▶ **Problems and tasks**:
(1) Name every feminist literary anthology mentioned in the interview with Marisa Crawford about Weird Sister.
(2) Write the next part of the interview with Marisa Crawford about Weird Sister, beginning after its final question.

▶ **Text shown**:
Marisa Crawford: Literary community is so vital for writers and for me personally. Without literary community, we would all be writing alone in our rooms and reading it aloud to ourselves. I could never get anything done without the support and inspiration of other writers.
Rumpus: You speak in the introduction about feeling driven to create a space where two spheres you enjoyed but often experienced separately—experimental literary criticism and feminist criticism—were examined side by side. How do you think a place like Weird Sister helps make that union possible?
Crawford: I encountered and existed within both of these spaces in academia in the forms of creative writing workshops and women’s studies classes in college and in grad school, but we didn’t talk about gender in creative writing workshops, and we didn’t talk about experimental writing in women’s studies classes. I spent a lot of time reading about feminism online and in print media on feminist blogs like Feministing and Crunk Feminist Collective, and in magazines like Bitch and BUST that brought a feminist lens to pop culture. At the same time, I was learning about what it meant to me to be a poet, and about new books and what was happening in the poetry world on lit blogs that had so much thoughtful discussion of books and poetry and experimental writing, but not much discussion of gender, race, class, and other social structures in relation to contemporary literature.
The union—or I should say unions—of feminist criticism and literary discourse totally existed before Weird Sister, of course. There were feminist literary anthologies like Home Girls and This Bridge Called My Back and No More Masks that came out of the 1970s and ’80s. In the ’90s, Michelle Tea and Sini Anderson founded Sister Spit, the first all-women, all-queer open mic in San Francisco, and slam poet Jessica Care Moore won the national poetry slam performing poems about Black feminism. In the 2010s, there were blog spaces like Delirious Hem and Montevidayo that explored social and political themes in poetry. VIDA: Women In Literary Arts was founded in 2009.
My point is that Weird Sister was just one iteration of a long line of feminist literary spaces and projects. It’s not that those spaces didn’t exist, but they felt too few and far between, and honestly, they still do. I think part of the answer as to whythis dearth of feminist criticism exists, especially in nonacademic spaces, has to do with resources, funding, and sustainability of independent media. When I started Weird Sister in 2014, the feminist blogosphere had been this hugely important movement. Feminist blogs were widely considered an entire wave in feminist history. But none of them had sustainable funding. I mean, these were some of the only places online where you could read smart, intersectional, and accessible gender and race analysis about the news. How were these spaces also supposed to cover books and pop culture with no funding? I learned so much from and owe so much to the independent feminist media of the 2000s, but I was also a weird feminist poet and artist who wanted to read and learn about experimental literature and art and creative, personal responses to pop culture. I wasn’t going to find that on these journalistic feminist blogs, because that’s not what they were for. And the lit blogs of the era were smart and funny and insightful, but they were mostly boys’ clubs with male editors and long rosters of mostly male contributors. I think I just craved a space that felt more relevant to me and people like me, so I created it.
Rumpus: Something that makes Weird Sister stand apart is the way that deep criticism and personal vulnerability exist side by side with joy and irreverence. How did you conceive of a tone when you were editor, or did you conceive of one at all? And how did you help tend it?

▶ **Given information**:

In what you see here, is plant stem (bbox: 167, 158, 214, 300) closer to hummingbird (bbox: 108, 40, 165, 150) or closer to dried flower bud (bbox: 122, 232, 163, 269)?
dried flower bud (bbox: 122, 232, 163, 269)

▶ **Results in order**:
(1) Home Girls, This Bridge Called My Back, No More Masks

(2)
Crawford: Thank you so much for saying that. I think that I conceived of a tonality or style for Weird Sister in that I gravitated toward inviting the writers that I love and that inspire me to be part of it, and the style or tone of the blog formed organically out of that. The contributor guidelines Becca Klaver and I put together in 2014 say, “We want feminist cultural commentary that is critical, creative, incisive, and playful, sometimes all at once. The unique personalities and interests of our contributors will add up to form an eclectic house style.” I love writing that does all of those things! So, I really wanted a space with room for all of it—vulnerability, supersmart analysis that bordered on academic, pop culture commentary, personal essay, weird experimental forms, writing that was funny, writing that was all of these things at once—and I asked people to write for the blog that kind of represented that entire range. For the anthology, I wanted to be thoughtful about striking that tone accurately, because Weird Sister was never about cool, distanced academic analysis, and I didn’t want a book that felt that way either.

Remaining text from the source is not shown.